In Anlehnung an eine Tradition, die Papst Johannes Paul II. im Jahr 1981 begründet hatte, taufte Papst Leo XIV. in der Sixtinischen Kapelle zwanzig Kinder von Mitarbeitenden des Vatikans.
Auch in ganz Kroatien fanden Gottesdienste statt, in denen Gläubige der Taufe Jesu gedachten. Dabei stand die Bedeutung der Taufe als Eintritt in die kirchliche Gemeinschaft im Mittelpunkt.
Der Priester Josip Đurin betonte in seiner Predigt die persönliche Verantwortung jedes Einzelnen:
„Durch das Sakrament werden wir Teil der Kirche.
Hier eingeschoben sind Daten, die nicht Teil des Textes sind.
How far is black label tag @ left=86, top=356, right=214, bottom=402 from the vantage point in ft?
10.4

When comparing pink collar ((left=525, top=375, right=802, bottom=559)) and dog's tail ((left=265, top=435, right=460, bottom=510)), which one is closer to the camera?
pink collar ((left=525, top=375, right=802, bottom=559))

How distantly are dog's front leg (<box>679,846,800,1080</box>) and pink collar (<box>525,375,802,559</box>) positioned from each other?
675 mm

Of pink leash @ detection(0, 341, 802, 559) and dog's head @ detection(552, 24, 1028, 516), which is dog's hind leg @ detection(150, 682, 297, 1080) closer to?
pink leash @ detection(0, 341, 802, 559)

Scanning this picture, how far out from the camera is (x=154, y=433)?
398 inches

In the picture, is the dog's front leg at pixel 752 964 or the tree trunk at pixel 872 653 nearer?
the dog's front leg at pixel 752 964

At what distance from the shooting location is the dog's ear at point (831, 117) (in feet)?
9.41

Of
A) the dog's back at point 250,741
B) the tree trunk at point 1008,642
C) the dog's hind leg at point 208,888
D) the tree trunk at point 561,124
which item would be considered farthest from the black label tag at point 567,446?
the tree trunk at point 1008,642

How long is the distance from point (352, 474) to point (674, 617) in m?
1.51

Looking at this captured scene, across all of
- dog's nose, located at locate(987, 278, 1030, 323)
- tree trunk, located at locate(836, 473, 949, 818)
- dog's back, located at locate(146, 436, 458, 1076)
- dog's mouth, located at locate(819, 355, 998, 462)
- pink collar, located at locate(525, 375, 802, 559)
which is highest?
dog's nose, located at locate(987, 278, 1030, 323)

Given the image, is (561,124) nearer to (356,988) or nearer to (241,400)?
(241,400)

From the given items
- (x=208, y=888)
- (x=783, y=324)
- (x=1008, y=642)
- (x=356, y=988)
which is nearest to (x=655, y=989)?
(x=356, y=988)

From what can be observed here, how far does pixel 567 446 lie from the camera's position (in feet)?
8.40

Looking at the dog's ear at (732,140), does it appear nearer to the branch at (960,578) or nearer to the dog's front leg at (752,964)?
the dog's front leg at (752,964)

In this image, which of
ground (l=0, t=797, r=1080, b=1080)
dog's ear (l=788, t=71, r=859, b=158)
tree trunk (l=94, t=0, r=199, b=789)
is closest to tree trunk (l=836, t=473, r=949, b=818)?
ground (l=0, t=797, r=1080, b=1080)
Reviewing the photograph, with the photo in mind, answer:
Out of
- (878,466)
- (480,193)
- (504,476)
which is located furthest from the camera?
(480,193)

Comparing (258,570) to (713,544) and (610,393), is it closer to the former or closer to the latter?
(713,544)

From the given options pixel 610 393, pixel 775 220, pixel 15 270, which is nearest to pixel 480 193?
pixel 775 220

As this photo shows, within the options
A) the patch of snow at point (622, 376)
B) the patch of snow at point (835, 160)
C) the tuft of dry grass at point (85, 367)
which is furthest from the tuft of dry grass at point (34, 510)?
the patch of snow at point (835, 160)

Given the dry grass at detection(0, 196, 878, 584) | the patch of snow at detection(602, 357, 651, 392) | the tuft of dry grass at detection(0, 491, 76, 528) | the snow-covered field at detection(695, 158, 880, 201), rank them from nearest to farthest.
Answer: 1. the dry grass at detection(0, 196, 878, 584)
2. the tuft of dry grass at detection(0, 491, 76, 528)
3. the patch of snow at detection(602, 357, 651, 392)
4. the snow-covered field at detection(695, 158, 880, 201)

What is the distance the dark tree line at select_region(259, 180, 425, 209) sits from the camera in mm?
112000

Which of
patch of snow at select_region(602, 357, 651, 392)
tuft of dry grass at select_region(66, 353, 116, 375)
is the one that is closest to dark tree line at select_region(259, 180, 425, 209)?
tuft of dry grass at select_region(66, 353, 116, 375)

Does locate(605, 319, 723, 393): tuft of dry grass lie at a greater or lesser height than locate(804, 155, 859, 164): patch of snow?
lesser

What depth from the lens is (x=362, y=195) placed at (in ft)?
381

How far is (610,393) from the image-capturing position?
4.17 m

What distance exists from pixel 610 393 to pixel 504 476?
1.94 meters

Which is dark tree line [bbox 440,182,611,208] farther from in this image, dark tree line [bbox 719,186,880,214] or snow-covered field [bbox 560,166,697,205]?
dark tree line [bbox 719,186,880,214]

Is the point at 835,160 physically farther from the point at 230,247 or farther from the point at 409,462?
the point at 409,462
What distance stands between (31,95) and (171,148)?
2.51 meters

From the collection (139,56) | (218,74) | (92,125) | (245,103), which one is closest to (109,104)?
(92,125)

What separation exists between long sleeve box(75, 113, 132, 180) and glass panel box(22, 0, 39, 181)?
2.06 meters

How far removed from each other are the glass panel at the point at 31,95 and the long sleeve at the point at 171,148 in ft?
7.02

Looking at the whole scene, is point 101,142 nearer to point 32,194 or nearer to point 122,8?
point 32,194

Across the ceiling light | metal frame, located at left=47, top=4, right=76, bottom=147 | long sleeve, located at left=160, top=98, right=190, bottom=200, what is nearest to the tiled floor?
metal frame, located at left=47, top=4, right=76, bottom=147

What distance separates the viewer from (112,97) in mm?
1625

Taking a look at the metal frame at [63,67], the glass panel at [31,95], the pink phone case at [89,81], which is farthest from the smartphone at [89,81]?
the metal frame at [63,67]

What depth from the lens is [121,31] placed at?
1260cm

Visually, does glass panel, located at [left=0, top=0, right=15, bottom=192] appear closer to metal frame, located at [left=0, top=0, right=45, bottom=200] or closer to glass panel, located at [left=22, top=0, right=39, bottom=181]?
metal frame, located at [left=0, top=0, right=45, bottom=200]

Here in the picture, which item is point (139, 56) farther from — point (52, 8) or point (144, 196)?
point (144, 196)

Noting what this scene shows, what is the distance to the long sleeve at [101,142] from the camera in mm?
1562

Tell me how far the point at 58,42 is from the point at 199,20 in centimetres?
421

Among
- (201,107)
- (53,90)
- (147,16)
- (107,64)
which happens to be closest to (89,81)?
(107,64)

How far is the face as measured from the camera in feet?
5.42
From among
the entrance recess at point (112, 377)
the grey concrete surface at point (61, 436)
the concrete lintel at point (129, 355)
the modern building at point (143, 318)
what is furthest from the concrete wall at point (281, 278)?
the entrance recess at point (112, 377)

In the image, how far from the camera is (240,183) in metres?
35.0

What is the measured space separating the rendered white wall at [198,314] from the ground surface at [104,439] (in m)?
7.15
Oft wird gesagt, die Kirche ist so oder so. Doch die entscheidende Frage ist: Ich bin Teil dieser Kirche – ich bin Kirche. Wie zeige ich durch mein Leben das Bild der Kirche?“
Das Fest der Taufe des Herrn bildet damit nicht nur den liturgischen Abschluss der Weihnachtszeit, sondern erinnert auch an die zentrale Rolle der Taufe im christlichen Glauben.